--- TASK SET ---
**1.** In the passage on Spinney's book, how many chapters does the book have, and into how many parts are they arranged?
**2.** Reproduce everything in the passage on Spinney's book from "The strength of" down to "around the globe.", without any changes.

** Opening TEXT BLOCK block **

The strength of Spinney’s book is that it takes global perspective. It doesn’t fixate on the United States (where the 1918 Flu was first understood to its own, new disease) or Europe (where it was inexorably linked to the fighting, and got its fallacious name of “Spanish Flu.”) In addition to these locals, Spinney’s telling visits and revisits China (one of the alternative candidates for ground zero,) India (which suffered tremendous fatalities from the disease,) Brazil, and a number of other countries around the globe.

The book’s twenty-two chapters are arranged into eight parts. While these divisions are topically organized, emphasis is given to the stories being told and so said topics aren’t in one’s face but are, rather, background that is subtly presented in narrative form. Chronological consideration is tertiary. The penultimate part (Part VII) does explore the world in the wake of the Spanish Flu, but discussion of attempts to find the true index patient (a.k.a. patient zero) don’t take place until chapter 11 [Part V.] [To clarify, the acknowledged patient zero was a soldier at a US military base in the middle of America, but there are widely divergent thoughts about how long the disease might have been infecting people before that – masked either by the war or by the lack of data collection and reporting throughout the world. The only thing that is widely agreed upon is that the “Spanish Flu” didn’t originate in Spain.] I’m certainly fine with meandering on chronology in order to serve a more appealing narrative.

** Closing TEXT BLOCK block **
** Opening DATASET EXTRACT block **

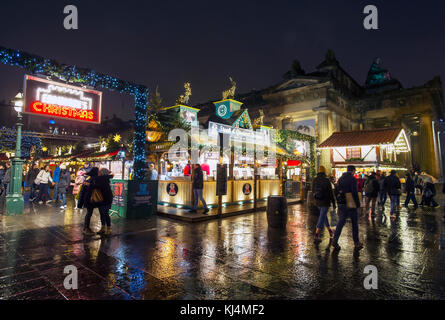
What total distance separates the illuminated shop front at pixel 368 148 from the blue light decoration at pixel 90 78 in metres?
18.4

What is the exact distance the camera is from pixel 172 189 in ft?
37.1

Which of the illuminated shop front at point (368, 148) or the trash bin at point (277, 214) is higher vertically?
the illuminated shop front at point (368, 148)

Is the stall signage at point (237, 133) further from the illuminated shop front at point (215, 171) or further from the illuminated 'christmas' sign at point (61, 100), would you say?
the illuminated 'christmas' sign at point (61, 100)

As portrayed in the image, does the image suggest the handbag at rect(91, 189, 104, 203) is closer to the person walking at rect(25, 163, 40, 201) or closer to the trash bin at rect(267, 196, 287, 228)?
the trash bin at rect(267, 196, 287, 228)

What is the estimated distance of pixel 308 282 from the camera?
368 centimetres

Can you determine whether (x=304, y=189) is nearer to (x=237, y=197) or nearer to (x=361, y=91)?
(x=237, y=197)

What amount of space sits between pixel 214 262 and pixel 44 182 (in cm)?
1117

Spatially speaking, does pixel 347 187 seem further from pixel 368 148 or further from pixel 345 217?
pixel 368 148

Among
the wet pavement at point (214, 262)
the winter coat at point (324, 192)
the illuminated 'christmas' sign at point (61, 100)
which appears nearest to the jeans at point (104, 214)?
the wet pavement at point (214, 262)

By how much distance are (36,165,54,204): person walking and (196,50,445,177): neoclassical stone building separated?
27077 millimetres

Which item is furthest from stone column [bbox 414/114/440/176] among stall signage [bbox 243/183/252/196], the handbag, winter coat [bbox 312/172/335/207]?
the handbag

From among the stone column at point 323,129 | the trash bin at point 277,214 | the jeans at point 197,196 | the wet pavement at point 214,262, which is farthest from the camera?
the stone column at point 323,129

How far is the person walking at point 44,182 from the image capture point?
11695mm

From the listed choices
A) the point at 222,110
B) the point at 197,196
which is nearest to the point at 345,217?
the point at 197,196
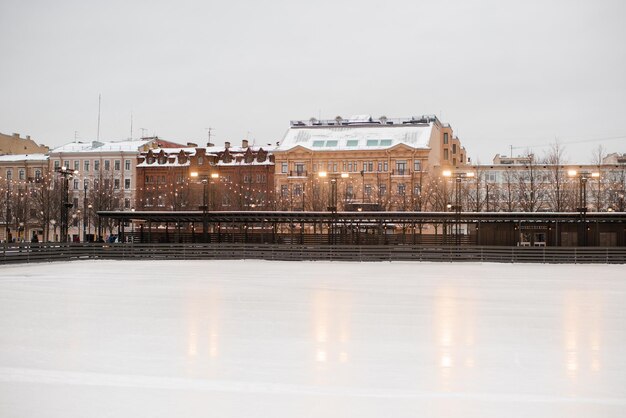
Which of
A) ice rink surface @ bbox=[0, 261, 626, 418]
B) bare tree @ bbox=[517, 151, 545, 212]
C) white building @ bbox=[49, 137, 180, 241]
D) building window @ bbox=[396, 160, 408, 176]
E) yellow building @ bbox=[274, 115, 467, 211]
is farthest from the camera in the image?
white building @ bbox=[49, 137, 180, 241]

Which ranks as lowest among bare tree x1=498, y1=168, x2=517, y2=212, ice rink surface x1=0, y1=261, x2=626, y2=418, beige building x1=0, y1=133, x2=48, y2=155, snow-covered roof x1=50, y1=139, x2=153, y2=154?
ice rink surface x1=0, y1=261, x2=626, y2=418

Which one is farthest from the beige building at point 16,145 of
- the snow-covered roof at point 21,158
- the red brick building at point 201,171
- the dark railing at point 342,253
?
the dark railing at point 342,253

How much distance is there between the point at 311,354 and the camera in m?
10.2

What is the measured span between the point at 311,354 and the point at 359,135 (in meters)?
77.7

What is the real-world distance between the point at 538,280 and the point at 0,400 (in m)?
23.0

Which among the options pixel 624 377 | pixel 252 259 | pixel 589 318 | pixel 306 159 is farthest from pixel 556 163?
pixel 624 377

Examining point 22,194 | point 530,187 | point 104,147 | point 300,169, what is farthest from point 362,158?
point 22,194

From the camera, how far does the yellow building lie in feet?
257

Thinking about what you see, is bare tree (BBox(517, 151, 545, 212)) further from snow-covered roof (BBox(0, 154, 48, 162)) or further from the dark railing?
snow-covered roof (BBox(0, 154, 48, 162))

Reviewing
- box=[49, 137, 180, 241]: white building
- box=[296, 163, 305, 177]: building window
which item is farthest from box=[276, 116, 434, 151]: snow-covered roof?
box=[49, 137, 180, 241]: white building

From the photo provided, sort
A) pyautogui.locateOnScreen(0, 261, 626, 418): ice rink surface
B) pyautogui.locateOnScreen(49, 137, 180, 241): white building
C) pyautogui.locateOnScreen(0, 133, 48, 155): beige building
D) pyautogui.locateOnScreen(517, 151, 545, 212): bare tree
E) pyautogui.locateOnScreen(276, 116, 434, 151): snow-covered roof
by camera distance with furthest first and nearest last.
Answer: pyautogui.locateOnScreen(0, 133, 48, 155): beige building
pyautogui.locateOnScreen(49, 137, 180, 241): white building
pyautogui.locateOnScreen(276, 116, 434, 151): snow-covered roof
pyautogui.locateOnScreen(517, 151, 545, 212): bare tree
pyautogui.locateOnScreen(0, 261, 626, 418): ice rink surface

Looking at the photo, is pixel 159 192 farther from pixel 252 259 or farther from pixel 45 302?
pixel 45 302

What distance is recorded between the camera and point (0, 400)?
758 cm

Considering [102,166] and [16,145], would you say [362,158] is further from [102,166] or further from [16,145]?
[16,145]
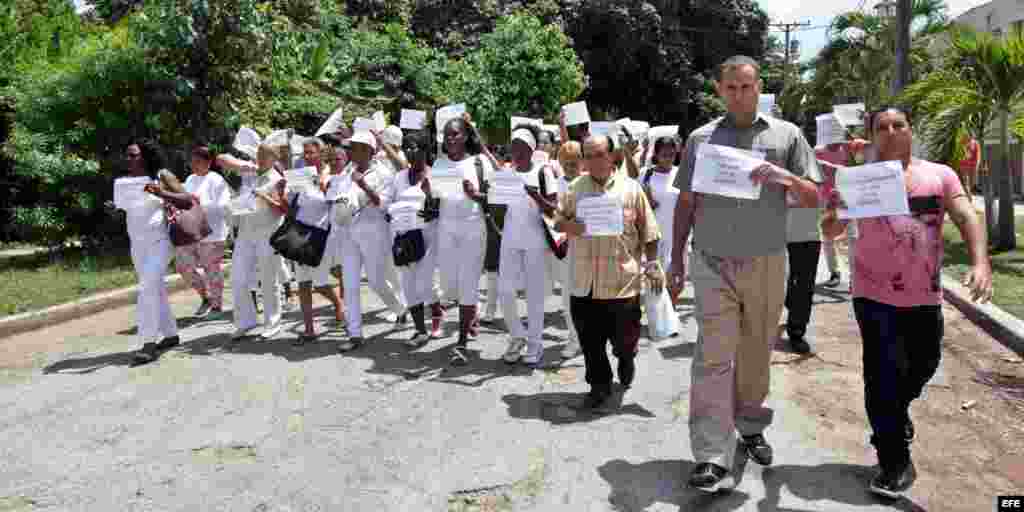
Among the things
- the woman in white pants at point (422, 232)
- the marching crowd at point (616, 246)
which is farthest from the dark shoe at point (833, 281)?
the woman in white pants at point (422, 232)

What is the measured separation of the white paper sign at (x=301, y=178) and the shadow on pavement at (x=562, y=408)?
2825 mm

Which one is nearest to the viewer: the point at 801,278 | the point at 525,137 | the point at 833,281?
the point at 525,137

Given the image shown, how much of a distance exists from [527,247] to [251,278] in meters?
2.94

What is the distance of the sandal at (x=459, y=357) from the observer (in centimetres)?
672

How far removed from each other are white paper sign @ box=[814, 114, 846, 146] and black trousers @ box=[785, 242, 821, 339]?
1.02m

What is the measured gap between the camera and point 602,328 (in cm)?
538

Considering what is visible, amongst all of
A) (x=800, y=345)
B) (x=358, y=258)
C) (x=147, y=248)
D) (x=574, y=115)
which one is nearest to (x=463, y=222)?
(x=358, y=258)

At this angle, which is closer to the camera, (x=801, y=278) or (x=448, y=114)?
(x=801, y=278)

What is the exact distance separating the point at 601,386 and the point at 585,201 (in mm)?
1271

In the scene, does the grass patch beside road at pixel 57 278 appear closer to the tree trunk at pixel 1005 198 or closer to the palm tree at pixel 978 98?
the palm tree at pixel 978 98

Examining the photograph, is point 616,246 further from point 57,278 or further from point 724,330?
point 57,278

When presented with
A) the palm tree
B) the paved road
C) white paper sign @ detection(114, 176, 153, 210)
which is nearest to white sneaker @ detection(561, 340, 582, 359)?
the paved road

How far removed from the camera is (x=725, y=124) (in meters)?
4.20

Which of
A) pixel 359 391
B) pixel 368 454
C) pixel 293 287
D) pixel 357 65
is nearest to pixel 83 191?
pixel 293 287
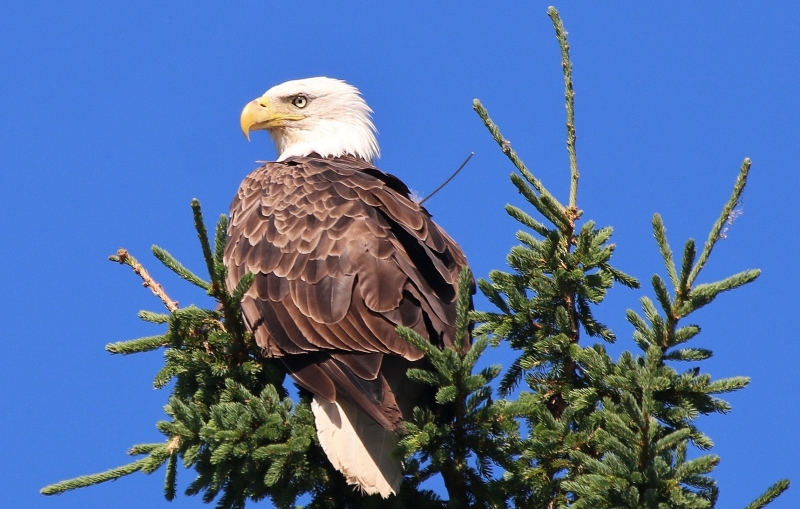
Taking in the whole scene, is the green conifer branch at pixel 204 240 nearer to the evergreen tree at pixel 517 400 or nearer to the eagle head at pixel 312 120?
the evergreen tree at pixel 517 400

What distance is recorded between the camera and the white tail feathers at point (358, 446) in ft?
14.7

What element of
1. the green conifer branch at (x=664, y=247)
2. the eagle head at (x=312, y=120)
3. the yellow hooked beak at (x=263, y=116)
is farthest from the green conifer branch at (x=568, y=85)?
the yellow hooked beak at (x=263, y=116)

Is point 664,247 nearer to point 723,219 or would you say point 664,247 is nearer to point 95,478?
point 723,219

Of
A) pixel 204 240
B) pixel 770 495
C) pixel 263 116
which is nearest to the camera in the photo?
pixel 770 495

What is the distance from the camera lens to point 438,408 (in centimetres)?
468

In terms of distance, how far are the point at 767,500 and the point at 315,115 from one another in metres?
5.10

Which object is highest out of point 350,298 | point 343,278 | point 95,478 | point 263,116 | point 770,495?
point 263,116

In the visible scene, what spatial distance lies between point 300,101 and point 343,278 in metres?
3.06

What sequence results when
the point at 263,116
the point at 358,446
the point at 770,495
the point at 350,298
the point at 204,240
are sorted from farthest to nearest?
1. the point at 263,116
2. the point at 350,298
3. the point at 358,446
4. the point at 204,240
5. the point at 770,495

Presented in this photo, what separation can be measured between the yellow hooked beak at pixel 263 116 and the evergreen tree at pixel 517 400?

** Closing DATASET EXTRACT block **

--- TASK-BY-TASK ANSWERS ---
**1.** Twenty-two chapters, arranged into eight parts.

**2.**
The strength of Spinney’s book is that it takes global perspective. It doesn’t fixate on the United States (where the 1918 Flu was first understood to its own, new disease) or Europe (where it was inexorably linked to the fighting, and got its fallacious name of “Spanish Flu.”) In addition to these locals, Spinney’s telling visits and revisits China (one of the alternative candidates for ground zero,) India (which suffered tremendous fatalities from the disease,) Brazil, and a number of other countries around the globe.